_ИСХОДНЫЙ ТЕКСТ:_
Ознакомительная версия.
Сергей Игоревич Ачильдиев
Постижение Петербурга. В чем смысл и предназначение Северной столицы
Памяти моих друзей Ильи Гуркова, Бориса Скрадоля, Аркадия Спички
Из тяжёлых, подпираемых крышами туч сеет мелкий дождичек. Резкие порывы ветра пронизывают насквозь. Температура — чуть выше нуля, влажность — под сто процентов. Идёшь, словно по дну моря. Нормальная питерская погодка…
В преддверии трёхсотлетнего юбилея города старую Сенную площадь, чрево Питера, уже начали теснить новомодные торговые павильоны с затемнёнными стёклами. Но пока здесь по-прежнему кишит народ: крикливые цыганки и небритые кавказцы, интеллигенты с пудовыми кошёлками и тихие старушки с вязаными шерстяными носками по двадцатке, бомжи и приблудные собаки. Кто продаёт, кто покупает, кто надеется на милостыню, а кто просто норовит стянуть, что плохо лежит.
Выбираюсь из этой толчеи к переулку Гривцова. Изначально он именовался Конным, и в «Преступлении и наказании» обозначен как «К-ный». А значит, вот оно, то самое место: здесь, ««у самого К-ного переулка, на углу», Раскольников случайно услыхал разговор, из которого понял, что ««завтра, ровно в семь вечера», Алёна Ивановна, знакомая ему старуха-процентщица, ««останется дома одна».
В сотне шагов — мост через канал Грибоедова, бывший Екатерининский. В романе он упоминается неоднократно и всякий раз презрительно — «канава». С тех пор вода стала чуть чище, мальчишки даже ловят в ней рыбу. Но, говорят, этот улов не едят даже кошки.

_ИСХОДНЫЕ ДАННЫЕ:_
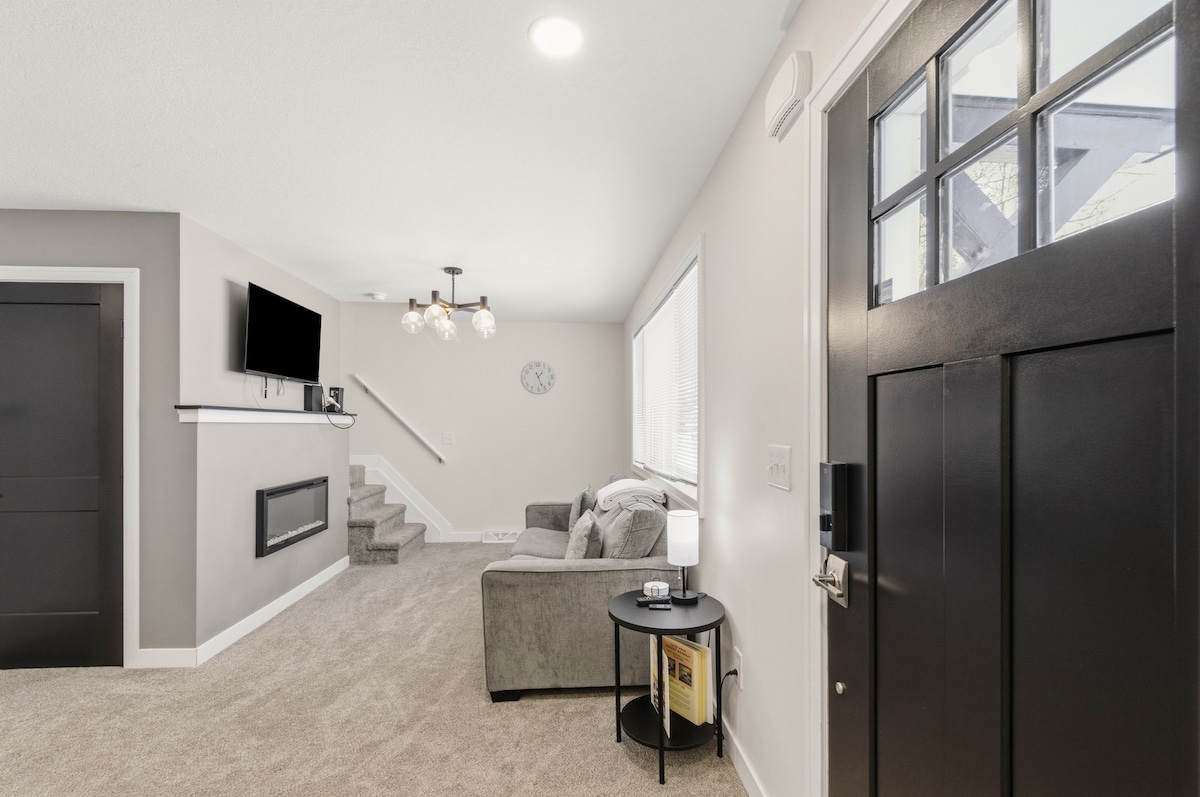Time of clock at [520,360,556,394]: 1:26
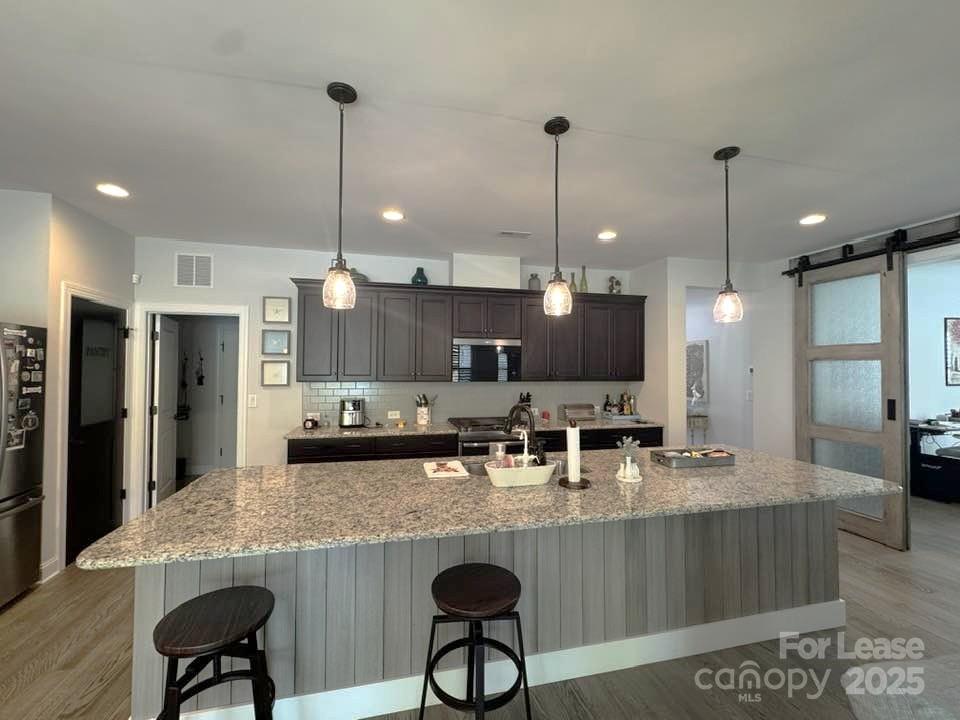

_ПИСЬМЕННОЕ ЗАДАНИЕ:_ Объясните, пожалуйста, в одном-трех предложениях, почему в отрывке о Петербурге место у переулка Гривцова названо «то самое место» из «Преступления и наказания». Опирайтесь только на отрывок о Петербурге.

_ОТВЕТ НА ЗАДАНИЕ:_ Переулок Гривцова изначально назывался Конным, а в романе он обозначен как «К-ный». Поэтому это то место, где Раскольников «у самого К-ного переулка, на углу» услышал разговор и понял, что старуха-процентщица Алёна Ивановна завтра в семь вечера останется дома одна.